Exercise details:
Repeat each entry word for word.

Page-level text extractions
=======

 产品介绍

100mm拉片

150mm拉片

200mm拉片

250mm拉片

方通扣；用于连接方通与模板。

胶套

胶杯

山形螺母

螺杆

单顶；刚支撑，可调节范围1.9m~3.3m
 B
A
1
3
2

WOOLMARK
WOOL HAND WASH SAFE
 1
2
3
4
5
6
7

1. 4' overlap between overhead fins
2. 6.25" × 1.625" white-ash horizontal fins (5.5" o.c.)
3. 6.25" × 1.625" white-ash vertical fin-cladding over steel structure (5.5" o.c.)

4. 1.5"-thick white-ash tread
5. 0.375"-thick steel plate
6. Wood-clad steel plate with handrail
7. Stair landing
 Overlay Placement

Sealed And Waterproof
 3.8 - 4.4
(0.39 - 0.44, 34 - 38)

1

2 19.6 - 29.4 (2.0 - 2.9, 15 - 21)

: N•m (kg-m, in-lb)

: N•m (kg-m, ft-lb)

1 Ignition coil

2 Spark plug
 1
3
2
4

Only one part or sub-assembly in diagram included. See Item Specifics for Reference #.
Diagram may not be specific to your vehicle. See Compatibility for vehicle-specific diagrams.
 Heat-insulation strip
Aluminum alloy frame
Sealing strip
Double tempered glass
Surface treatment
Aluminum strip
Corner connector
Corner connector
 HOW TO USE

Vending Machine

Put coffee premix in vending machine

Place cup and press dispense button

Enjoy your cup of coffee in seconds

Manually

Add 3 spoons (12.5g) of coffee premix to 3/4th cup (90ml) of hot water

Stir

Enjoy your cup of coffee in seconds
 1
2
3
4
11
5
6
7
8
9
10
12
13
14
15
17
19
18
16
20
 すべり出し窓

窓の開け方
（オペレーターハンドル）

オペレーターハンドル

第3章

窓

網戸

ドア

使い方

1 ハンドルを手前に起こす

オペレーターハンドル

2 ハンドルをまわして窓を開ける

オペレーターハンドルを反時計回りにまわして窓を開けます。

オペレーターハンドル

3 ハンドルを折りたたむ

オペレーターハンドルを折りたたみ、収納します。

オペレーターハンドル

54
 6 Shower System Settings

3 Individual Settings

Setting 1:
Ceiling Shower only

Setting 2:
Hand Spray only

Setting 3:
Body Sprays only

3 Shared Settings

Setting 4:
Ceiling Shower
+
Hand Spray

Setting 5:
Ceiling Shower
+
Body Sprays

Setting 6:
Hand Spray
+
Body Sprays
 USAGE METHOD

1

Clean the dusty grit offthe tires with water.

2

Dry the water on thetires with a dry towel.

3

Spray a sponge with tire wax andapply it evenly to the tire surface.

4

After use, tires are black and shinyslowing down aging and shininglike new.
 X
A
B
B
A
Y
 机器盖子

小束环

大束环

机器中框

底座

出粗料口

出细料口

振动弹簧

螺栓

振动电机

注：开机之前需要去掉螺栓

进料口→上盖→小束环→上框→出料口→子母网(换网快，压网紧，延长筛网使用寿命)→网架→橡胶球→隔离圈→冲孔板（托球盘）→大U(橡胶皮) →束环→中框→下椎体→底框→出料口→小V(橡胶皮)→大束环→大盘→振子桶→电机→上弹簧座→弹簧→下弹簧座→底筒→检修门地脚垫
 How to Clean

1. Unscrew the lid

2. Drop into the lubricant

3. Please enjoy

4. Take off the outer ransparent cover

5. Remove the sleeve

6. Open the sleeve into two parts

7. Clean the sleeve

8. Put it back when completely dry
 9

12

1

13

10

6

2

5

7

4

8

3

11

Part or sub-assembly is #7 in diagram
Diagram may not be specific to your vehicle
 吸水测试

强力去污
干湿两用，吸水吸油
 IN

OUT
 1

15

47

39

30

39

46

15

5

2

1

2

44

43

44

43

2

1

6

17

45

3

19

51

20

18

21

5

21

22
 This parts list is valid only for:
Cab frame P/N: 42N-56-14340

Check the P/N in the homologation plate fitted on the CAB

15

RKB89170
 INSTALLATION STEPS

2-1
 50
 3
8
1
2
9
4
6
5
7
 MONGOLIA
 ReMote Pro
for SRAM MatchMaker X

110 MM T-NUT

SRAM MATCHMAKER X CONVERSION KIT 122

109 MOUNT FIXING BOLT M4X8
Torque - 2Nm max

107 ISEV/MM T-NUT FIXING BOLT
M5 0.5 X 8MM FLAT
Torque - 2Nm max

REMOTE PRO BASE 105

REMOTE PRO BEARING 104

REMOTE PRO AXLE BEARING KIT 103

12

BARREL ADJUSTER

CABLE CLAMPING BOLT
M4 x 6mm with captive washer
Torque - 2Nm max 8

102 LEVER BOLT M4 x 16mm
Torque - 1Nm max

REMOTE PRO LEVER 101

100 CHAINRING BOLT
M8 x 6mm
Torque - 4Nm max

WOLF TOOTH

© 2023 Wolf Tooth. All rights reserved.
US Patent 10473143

=======

Result below:
 产品介绍

100mm拉片

150mm拉片

200mm拉片

250mm拉片

方通扣；用于连接方通与模板。

胶套

胶杯

山形螺母

螺杆

单顶；刚支撑，可调节范围1.9m~3.3m
 B
A
1
3
2

WOOLMARK
WOOL HAND WASH SAFE
 1
2
3
4
5
6
7

1. 4' overlap between overhead fins
2. 6.25" × 1.625" white-ash horizontal fins (5.5" o.c.)
3. 6.25" × 1.625" white-ash vertical fin-cladding over steel structure (5.5" o.c.)

4. 1.5"-thick white-ash tread
5. 0.375"-thick steel plate
6. Wood-clad steel plate with handrail
7. Stair landing
 Overlay Placement

Sealed And Waterproof
 3.8 - 4.4
(0.39 - 0.44, 34 - 38)

1

2 19.6 - 29.4 (2.0 - 2.9, 15 - 21)

: N•m (kg-m, in-lb)

: N•m (kg-m, ft-lb)

1 Ignition coil

2 Spark plug
 1
3
2
4

Only one part or sub-assembly in diagram included. See Item Specifics for Reference #.
Diagram may not be specific to your vehicle. See Compatibility for vehicle-specific diagrams.
 Heat-insulation strip
Aluminum alloy frame
Sealing strip
Double tempered glass
Surface treatment
Aluminum strip
Corner connector
Corner connector
 HOW TO USE

Vending Machine

Put coffee premix in vending machine

Place cup and press dispense button

Enjoy your cup of coffee in seconds

Manually

Add 3 spoons (12.5g) of coffee premix to 3/4th cup (90ml) of hot water

Stir

Enjoy your cup of coffee in seconds
 1
2
3
4
11
5
6
7
8
9
10
12
13
14
15
17
19
18
16
20
 すべり出し窓

窓の開け方
（オペレーターハンドル）

オペレーターハンドル

第3章

窓

網戸

ドア

使い方

1 ハンドルを手前に起こす

オペレーターハンドル

2 ハンドルをまわして窓を開ける

オペレーターハンドルを反時計回りにまわして窓を開けます。

オペレーターハンドル

3 ハンドルを折りたたむ

オペレーターハンドルを折りたたみ、収納します。

オペレーターハンドル

54
 6 Shower System Settings

3 Individual Settings

Setting 1:
Ceiling Shower only

Setting 2:
Hand Spray only

Setting 3:
Body Sprays only

3 Shared Settings

Setting 4:
Ceiling Shower
+
Hand Spray

Setting 5:
Ceiling Shower
+
Body Sprays

Setting 6:
Hand Spray
+
Body Sprays
 USAGE METHOD

1

Clean the dusty grit offthe tires with water.

2

Dry the water on thetires with a dry towel.

3

Spray a sponge with tire wax andapply it evenly to the tire surface.

4

After use, tires are black and shinyslowing down aging and shininglike new.
 X
A
B
B
A
Y
 机器盖子

小束环

大束环

机器中框

底座

出粗料口

出细料口

振动弹簧

螺栓

振动电机

注：开机之前需要去掉螺栓

进料口→上盖→小束环→上框→出料口→子母网(换网快，压网紧，延长筛网使用寿命)→网架→橡胶球→隔离圈→冲孔板（托球盘）→大U(橡胶皮) →束环→中框→下椎体→底框→出料口→小V(橡胶皮)→大束环→大盘→振子桶→电机→上弹簧座→弹簧→下弹簧座→底筒→检修门地脚垫
 How to Clean

1. Unscrew the lid

2. Drop into the lubricant

3. Please enjoy

4. Take off the outer ransparent cover

5. Remove the sleeve

6. Open the sleeve into two parts

7. Clean the sleeve

8. Put it back when completely dry
 9

12

1

13

10

6

2

5

7

4

8

3

11

Part or sub-assembly is #7 in diagram
Diagram may not be specific to your vehicle
 吸水测试

强力去污
干湿两用，吸水吸油
 IN

OUT
 1

15

47

39

30

39

46

15

5

2

1

2

44

43

44

43

2

1

6

17

45

3

19

51

20

18

21

5

21

22
 This parts list is valid only for:
Cab frame P/N: 42N-56-14340

Check the P/N in the homologation plate fitted on the CAB

15

RKB89170
 INSTALLATION STEPS

2-1
 50
 3
8
1
2
9
4
6
5
7
 MONGOLIA
 ReMote Pro
for SRAM MatchMaker X

110 MM T-NUT

SRAM MATCHMAKER X CONVERSION KIT 122

109 MOUNT FIXING BOLT M4X8
Torque - 2Nm max

107 ISEV/MM T-NUT FIXING BOLT
M5 0.5 X 8MM FLAT
Torque - 2Nm max

REMOTE PRO BASE 105

REMOTE PRO BEARING 104

REMOTE PRO AXLE BEARING KIT 103

12

BARREL ADJUSTER

CABLE CLAMPING BOLT
M4 x 6mm with captive washer
Torque - 2Nm max 8

102 LEVER BOLT M4 x 16mm
Torque - 1Nm max

REMOTE PRO LEVER 101

100 CHAINRING BOLT
M8 x 6mm
Torque - 4Nm max

WOLF TOOTH

© 2023 Wolf Tooth. All rights reserved.
US Patent 10473143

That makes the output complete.